The JSON schema for the parameter json file is [here](doc/schema/parameter.schema.json).

#### Description

The parameter JSON file must include the following names:

- `enabled` (_boolean_): Run this example?
- `dataset` (_string_): The prefix of the dataset (.csv and .json are
appended to get the paths of the data files)
- `synth-method` (_string_): The synthesis method used by the run.
It must correspond to a subdirectory of [`synth-methods`](synth-methods/).
- `parameters` (_object_): The parameters passed to the synthesis
method. The contents of this object will depend on the
`synth-method` used: the contents of this object are documented
separately for each. The following names are common across each method:
- `enabled` (_boolean_): Perform the synthesis step?

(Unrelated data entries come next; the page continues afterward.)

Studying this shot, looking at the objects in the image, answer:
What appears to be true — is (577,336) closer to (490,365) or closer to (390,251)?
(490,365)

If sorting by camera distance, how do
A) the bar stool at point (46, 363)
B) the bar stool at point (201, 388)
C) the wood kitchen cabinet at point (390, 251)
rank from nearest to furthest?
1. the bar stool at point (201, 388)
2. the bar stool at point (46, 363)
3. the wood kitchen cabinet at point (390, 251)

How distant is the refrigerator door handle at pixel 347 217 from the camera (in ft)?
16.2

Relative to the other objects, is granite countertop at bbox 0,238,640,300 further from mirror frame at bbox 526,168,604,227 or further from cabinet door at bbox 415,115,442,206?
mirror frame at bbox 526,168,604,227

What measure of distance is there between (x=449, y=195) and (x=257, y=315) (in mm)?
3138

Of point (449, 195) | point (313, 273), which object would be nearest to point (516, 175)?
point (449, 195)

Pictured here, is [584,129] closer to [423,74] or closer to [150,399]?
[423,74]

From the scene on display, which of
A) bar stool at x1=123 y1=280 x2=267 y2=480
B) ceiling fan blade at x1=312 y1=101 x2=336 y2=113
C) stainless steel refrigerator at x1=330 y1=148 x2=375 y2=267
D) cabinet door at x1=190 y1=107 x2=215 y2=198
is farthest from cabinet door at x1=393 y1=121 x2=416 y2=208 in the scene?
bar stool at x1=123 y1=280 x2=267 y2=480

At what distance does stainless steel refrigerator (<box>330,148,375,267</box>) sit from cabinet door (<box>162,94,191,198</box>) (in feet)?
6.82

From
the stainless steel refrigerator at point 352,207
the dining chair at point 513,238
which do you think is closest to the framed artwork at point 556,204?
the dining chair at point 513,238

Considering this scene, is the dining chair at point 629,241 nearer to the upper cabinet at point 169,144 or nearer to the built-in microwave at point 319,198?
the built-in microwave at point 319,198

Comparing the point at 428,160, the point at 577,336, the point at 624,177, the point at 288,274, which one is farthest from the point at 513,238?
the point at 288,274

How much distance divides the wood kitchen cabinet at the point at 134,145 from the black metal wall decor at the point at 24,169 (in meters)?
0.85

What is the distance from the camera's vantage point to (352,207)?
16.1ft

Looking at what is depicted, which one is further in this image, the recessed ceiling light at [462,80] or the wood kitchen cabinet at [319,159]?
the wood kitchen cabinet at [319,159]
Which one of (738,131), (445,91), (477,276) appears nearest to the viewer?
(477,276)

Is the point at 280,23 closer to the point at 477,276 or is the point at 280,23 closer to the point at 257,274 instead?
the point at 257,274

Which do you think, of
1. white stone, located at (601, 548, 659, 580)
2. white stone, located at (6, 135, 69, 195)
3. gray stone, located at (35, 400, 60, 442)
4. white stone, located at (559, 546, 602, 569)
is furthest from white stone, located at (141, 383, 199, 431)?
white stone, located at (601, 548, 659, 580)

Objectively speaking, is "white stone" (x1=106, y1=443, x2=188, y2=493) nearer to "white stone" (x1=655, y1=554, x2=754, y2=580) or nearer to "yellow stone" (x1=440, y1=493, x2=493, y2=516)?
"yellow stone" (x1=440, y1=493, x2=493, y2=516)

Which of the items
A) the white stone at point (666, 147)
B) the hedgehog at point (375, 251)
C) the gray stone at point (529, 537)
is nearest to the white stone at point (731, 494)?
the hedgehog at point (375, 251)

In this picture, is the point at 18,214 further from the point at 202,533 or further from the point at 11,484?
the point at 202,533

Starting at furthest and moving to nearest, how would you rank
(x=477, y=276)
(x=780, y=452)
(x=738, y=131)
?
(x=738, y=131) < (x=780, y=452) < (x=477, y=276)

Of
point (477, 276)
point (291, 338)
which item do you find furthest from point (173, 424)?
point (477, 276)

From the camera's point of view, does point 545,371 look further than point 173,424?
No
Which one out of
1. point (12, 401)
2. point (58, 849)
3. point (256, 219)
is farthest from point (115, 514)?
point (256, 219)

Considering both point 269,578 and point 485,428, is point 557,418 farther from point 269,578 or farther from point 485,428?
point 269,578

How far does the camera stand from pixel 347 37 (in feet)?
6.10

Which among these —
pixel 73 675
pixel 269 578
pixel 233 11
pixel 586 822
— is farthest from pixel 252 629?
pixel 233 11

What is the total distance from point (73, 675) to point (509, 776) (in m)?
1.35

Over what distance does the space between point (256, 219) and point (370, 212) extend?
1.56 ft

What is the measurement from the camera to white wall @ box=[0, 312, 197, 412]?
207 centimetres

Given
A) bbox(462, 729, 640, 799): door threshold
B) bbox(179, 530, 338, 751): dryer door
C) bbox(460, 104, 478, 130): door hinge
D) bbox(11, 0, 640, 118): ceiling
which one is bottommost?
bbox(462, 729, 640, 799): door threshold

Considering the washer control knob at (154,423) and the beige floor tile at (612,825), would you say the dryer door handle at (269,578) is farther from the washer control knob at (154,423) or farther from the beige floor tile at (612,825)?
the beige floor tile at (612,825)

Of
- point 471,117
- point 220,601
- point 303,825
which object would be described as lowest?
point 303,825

- `num_samples_to_fit` (_integer_): How many samples from the input dataset should be
used as input to the synthesis procedure? To use all of the input records, pass a
value of `-1`.
- `num_samples_to_synthesize` (_integer_): How many synthetic samples should be
produced as output? To produce the same number of output records as input records,
pass a value of `-1`.
- `num_datasets_to_synthesize` (_integer_): How many entire synthetic datasets should
be produced?
- `random_seed` (_integer_): the seed for the random number generator (most methods
require a PRNG: the seed can be explicitly passed to aid with the testability and
reproducibility of the synthetic output)
- Additional options for [CTGAN](synth-methods/CTGAN/README.md#additional-synthesis-parameters),
[SGF](synth-methods/sgf/README.md#additional-synthesis-parameters) and
[synthpop](synth-methods/synthpop/README.md#additional-synthesis-parameters)
- `parameters_disclosure_risk` (_object_): parameters needed to
compute the disclosure risk privacy score
- `enabled` (_boolean_): compute this score?

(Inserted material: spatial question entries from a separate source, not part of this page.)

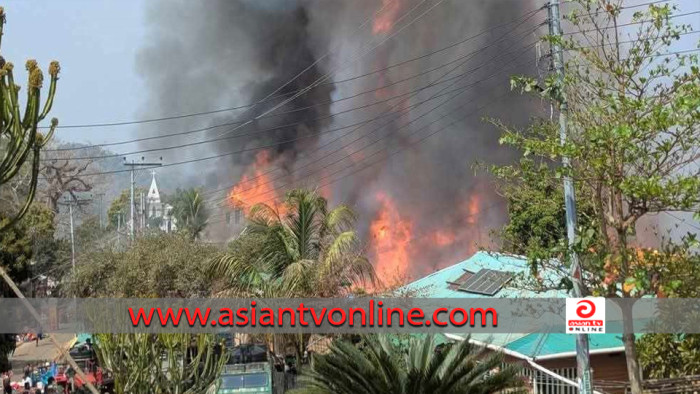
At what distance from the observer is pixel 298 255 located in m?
19.6

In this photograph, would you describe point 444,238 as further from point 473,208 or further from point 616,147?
point 616,147

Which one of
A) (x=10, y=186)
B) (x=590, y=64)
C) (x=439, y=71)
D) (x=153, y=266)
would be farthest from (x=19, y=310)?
(x=590, y=64)

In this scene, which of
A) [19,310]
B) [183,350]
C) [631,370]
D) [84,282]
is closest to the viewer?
[631,370]

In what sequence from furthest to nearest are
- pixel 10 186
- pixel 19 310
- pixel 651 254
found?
pixel 10 186
pixel 19 310
pixel 651 254

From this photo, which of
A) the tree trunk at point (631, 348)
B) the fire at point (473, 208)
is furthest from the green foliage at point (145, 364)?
the fire at point (473, 208)

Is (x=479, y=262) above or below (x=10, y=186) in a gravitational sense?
below

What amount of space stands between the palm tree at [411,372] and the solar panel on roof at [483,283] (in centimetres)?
676

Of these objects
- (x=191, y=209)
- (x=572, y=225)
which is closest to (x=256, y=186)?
(x=191, y=209)

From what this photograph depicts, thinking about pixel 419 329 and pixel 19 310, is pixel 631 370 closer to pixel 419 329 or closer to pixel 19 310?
pixel 419 329

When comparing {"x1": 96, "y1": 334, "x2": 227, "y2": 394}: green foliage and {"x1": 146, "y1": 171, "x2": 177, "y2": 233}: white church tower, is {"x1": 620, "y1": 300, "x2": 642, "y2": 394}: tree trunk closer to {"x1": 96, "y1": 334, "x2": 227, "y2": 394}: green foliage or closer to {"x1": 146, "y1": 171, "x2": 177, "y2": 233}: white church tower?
{"x1": 96, "y1": 334, "x2": 227, "y2": 394}: green foliage

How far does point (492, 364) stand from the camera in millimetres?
10773

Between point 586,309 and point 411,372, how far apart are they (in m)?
A: 2.79

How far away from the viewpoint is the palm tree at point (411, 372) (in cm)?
1053

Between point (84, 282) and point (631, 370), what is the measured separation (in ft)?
81.6
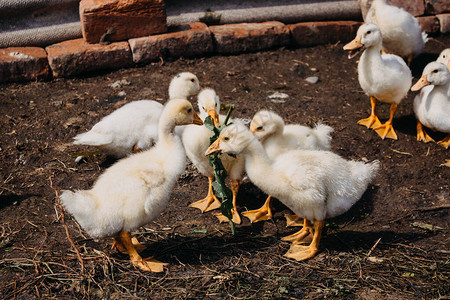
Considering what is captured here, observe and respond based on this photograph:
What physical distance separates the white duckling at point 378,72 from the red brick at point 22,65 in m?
4.42

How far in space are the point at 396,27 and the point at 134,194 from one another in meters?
5.68

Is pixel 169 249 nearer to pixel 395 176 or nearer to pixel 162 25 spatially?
pixel 395 176

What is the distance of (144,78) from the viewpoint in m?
7.29

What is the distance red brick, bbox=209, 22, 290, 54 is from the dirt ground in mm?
452

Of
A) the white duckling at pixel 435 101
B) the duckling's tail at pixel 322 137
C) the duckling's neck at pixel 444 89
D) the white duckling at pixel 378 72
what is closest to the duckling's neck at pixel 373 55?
the white duckling at pixel 378 72

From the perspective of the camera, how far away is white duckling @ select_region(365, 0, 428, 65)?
764 centimetres

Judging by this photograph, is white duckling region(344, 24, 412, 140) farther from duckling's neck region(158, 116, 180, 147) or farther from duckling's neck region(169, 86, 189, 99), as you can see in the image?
duckling's neck region(158, 116, 180, 147)

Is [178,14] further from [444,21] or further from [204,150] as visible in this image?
[444,21]

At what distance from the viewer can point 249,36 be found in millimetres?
8031

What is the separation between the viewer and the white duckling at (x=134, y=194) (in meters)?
3.64

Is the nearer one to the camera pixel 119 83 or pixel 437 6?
pixel 119 83

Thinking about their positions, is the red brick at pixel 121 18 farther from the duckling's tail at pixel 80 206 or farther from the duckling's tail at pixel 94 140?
the duckling's tail at pixel 80 206

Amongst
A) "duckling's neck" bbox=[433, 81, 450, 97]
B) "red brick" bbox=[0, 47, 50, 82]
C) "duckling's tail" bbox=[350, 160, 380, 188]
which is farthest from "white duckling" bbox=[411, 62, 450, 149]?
"red brick" bbox=[0, 47, 50, 82]

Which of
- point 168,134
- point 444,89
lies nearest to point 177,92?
point 168,134
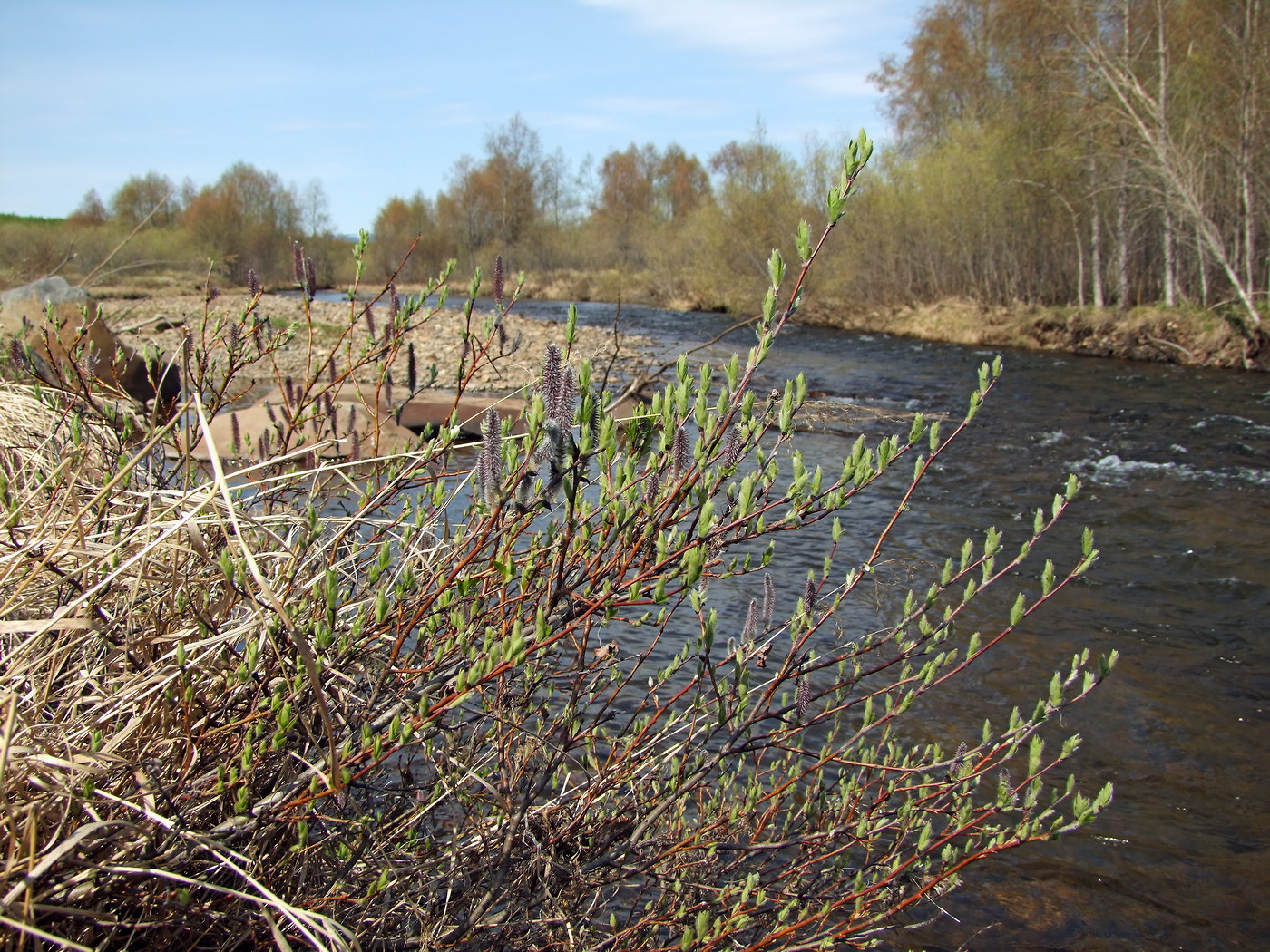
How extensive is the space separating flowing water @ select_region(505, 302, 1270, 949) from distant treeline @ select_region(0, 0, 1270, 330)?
181 inches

- `num_samples_intruder` (_integer_): how many records
corresponding to the original dataset exist in a dataset visible
to an attacker.
- `vars_intruder` (_array_):
- items (_string_): names of the columns that are available in
the attacker-visible dataset.
- `parameters_sklearn_utility` (_object_): parameters needed to
compute the classification utility scores with scikit learn:
- `enabled` (_boolean_): compute this score?

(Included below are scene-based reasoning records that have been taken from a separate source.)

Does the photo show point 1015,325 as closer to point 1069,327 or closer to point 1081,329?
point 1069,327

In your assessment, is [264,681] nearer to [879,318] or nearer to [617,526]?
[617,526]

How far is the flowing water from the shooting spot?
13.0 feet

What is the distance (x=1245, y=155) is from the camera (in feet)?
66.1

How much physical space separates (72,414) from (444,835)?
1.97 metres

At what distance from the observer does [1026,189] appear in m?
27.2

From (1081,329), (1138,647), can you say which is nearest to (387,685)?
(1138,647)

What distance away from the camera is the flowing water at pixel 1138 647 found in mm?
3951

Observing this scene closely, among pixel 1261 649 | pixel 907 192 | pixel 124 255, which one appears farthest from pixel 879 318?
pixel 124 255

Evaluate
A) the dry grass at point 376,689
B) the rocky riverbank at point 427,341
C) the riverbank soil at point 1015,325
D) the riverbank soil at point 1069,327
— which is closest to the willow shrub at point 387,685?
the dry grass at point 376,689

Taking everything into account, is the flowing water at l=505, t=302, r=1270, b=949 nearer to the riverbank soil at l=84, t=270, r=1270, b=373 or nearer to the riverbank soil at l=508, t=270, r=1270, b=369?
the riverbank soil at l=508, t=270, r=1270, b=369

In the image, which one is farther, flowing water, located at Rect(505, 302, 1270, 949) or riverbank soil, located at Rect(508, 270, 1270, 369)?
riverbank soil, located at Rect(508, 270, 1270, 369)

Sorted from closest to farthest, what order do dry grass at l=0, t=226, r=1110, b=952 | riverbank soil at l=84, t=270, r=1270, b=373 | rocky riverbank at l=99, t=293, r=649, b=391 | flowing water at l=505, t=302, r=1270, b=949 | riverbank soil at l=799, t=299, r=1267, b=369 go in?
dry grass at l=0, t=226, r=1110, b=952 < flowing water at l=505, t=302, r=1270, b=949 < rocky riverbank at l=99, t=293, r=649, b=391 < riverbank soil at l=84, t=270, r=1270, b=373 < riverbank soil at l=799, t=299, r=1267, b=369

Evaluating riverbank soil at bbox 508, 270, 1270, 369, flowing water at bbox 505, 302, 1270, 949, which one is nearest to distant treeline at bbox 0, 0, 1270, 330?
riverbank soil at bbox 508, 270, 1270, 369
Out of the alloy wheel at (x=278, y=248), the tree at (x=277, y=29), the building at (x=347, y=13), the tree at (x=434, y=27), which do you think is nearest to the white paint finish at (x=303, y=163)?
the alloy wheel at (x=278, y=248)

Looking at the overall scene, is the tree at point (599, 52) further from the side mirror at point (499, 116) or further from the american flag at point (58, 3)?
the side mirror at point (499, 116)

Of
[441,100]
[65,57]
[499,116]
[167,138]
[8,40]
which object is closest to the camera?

- `input_columns` (_array_):
- items (_string_): names of the columns to use as the
explanatory variables for the classification
- `label_column` (_string_): the column to use for the category
labels
- `test_train_ratio` (_number_): fraction of records to use in
the test set for the classification
- `num_leaked_rows` (_integer_): the number of additional records
from the original dataset with which to augment the synthetic
data set before training the classifiers. This is primarily an
option to enable testing of the utility metric (i.e. the more
rows we leak, the better the utility should become). It should
be set to 0 during normal synthesis tasks.